Linguist said, 3 months ago
Politicians definitely need a good laxative. Just sayin’ ….
The Nihilist said, 3 months ago
What most politicians need is a short length of rope and a long drop. It’s a recyclable process too…
Angaraian said, 3 months ago
But…. In this case one would use purgatives
simpsonfan2 said, 3 months ago
A lot of gas, a lot of stink, a lot of noise, a lot of paperwork, but very little solid results.
I am describing….
Richard S. Russell said, 3 months ago
Politicians and diapers need to be changed frequently.
And for the same reason.
Jo Clear said, 3 months ago
He was talking about something that makes sense…

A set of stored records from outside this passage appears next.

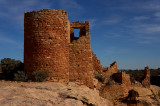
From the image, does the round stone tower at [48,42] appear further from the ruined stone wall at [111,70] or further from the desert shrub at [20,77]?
the ruined stone wall at [111,70]

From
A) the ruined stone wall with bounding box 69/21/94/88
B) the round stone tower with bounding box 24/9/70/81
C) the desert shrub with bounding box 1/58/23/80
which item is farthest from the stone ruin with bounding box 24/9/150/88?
the desert shrub with bounding box 1/58/23/80

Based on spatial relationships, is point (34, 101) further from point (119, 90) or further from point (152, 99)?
point (152, 99)

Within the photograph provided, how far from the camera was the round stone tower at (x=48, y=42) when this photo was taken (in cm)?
956

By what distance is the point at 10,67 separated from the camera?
37.2 feet

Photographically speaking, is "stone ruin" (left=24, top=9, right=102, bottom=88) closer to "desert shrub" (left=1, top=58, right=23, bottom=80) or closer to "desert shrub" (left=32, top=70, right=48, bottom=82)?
"desert shrub" (left=32, top=70, right=48, bottom=82)

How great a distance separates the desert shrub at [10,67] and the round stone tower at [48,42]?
5.74 feet

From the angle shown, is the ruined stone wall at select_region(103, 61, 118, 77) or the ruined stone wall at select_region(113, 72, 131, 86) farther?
the ruined stone wall at select_region(103, 61, 118, 77)

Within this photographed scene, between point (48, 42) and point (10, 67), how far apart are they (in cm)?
357

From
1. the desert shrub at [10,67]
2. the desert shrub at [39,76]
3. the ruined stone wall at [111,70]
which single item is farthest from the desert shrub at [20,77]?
the ruined stone wall at [111,70]

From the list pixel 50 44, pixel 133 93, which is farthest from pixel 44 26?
pixel 133 93

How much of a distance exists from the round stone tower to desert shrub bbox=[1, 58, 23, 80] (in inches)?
68.9

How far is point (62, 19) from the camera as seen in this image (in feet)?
32.3

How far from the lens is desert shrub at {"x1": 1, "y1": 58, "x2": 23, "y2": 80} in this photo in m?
11.2

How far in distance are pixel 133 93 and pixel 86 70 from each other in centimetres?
711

Night-Gaunt49 said, 3 months ago
The way things are gummed up with need laxatives to unblock Congress.
masterskrain said, 3 months ago
Oh Crap…I can’t WAIT to see some of the comments today!
Like people pointing out the fact that the boner’s name is “John”…

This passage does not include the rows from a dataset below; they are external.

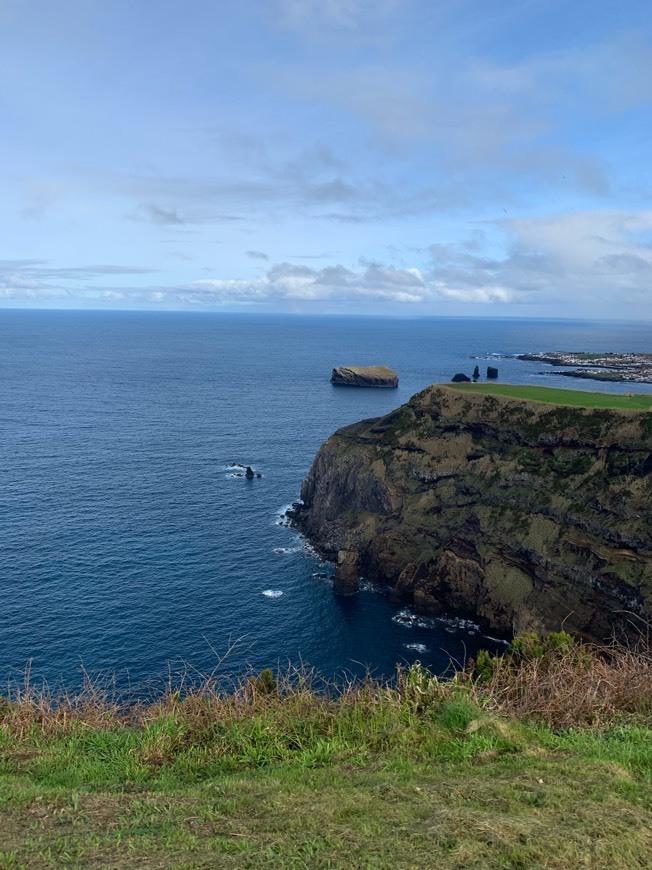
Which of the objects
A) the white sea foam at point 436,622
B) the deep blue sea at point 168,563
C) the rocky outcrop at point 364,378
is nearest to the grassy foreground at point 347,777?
the deep blue sea at point 168,563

Bruno Zeigerts said, 3 months ago
Politics and laxatives … different processes… same results.
Gaijinrabbit said, 3 months ago
But isn’t the problem everybody else’s constipolitician and not the one you voted in?
masterskrain said, 3 months ago
@Bruno Zeigerts
Yeah, but politics usually stinks more in the end…
Thirdguy said, 3 months ago
What would you call it when one side gets elected, and instead of obeying the Oath of Office, it obeys an oath it took to some other person, and does his business instead of the peoples. It used to be called treason.
nufalready said, 3 months ago
That’s exactly what Congress needs. An enema. Clean out all the BS. Enough to fertilize every farm in Idaho.